Jairus Hamilton knew what he had to do. He just needed a little push.
Maryland men’s basketball held a seven-point edge with just over two minutes left in the first half of its Feb. 21 matchup with Rutgers. And with the shot clock dwindling, Scarlet Knights guard Paul Mulcahy had the ball.
Hamilton was his assignment, facing Mulcahy up on the perimeter. But his positioning was just off, offering a glimmer of a lane for Mulcahy.
So, Darryl Morsell gave Hamilton a slight nudge. The gap closed. And seconds later, the buzzer sounded: The Terps had forced Rutgers into a shot-clock violation.
At times, it’s been a difficult transition to life in College Park for Hamilton, who transferred from Boston College during the offseason.
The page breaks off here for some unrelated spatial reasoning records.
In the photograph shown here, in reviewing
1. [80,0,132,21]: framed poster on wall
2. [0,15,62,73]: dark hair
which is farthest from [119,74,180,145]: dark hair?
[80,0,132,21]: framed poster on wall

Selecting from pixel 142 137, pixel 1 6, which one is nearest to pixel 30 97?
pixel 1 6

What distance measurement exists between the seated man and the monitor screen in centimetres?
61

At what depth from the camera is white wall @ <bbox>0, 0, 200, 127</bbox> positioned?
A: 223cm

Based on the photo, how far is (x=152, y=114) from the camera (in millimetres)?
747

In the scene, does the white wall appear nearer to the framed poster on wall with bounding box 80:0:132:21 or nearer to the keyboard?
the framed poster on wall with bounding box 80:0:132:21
But as Sunday’s adjustment showed, the junior forward is beginning to make his presence felt for Maryland.
“I know this hasn’t been the best year for me,” Hamilton said on Feb. 16. “But [I] just want to stay confident and stay ready for any time they need me, and I’ll just come in and produce whenever I’m needed.”
Production wasn’t an issue when Hamilton was suiting up for the Eagles. The Charlotte native was a fixture in Boston College’s lineup, starting 20 games as a sophomore. He was a high-volume scorer, tallying up double digits in 11 appearances, including a 23-point explosion against Virginia Tech.
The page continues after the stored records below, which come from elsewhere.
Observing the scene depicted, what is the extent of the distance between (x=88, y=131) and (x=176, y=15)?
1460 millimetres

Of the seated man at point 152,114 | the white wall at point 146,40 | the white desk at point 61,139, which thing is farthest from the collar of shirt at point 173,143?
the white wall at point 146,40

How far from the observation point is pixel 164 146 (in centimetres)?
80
And with a wealth of skilled ball handlers on coach Mark Turgeon’s roster, Hamilton seemed poised for a breakout junior year with the Terps.
“He’s versatile,” guard Eric Ayala said after Maryland’s 79-61 win over Mount St. Mary’s on Nov. 29, 2020. “He can do so much. He can drive. Defensively, he can switch out on guards and guard wings and bigs. He’s been phenomenal since he’s been here.”
But the luster started to wear off as the losses piled up. Turgeon began jostling his lineup to get the Terps back on track. By the new year, Hamilton was on the bench.
Still, the opportunities to contribute were there. Hamilton regularly saw over 20 minutes of game time coming off the bench.
There were flickers of optimism for Hamilton, too: 15- and 10-point outings in blowout losses to Michigan, a seven-point display against then-No. 17 Minnesota in which Hamilton helped lock down the Golden Gophers star big, Liam Robbins.
“Jairus is new to us because there was no spring, no summer, no fall,” Turgeon said. “It’s just a maturation process.”
And in Maryland’s two-game set against Nebraska, Hamilton bloomed. Hamilton showed off a smooth three-point shooting stroke, netting six of his nine attempts across both games. There were aggressive drives to the basket, too. With just over eight minutes left in the first half of the Terps’ first matchup with the Cornhuskers, Hamilton reeled a pass from guard Aaron Wiggins on the wing.
He faked a three, put the ball on the floor and darted to the lane. With two defenders converging, Hamilton feigned a shot once more, slipping underneath Nebraska’s challenges to sink a wide-open layup.
“He provided a little spark, he gave us a little bit of energy and on the offensive end, he was making shots,” Wiggins said after Maryland downed the Cornhuskers 64-50 on Feb. 16. “It was really good for us, kinda opened the floor up a little bit for us, and we were able to get things going.”
They aren’t qualities Hamilton was always associated with in his young Maryland career. But with his recent resurgence, the Terps will be hoping it’s Hamilton who does the pushing, as part of an improving core of players lifting Maryland to yet another tournament appearance.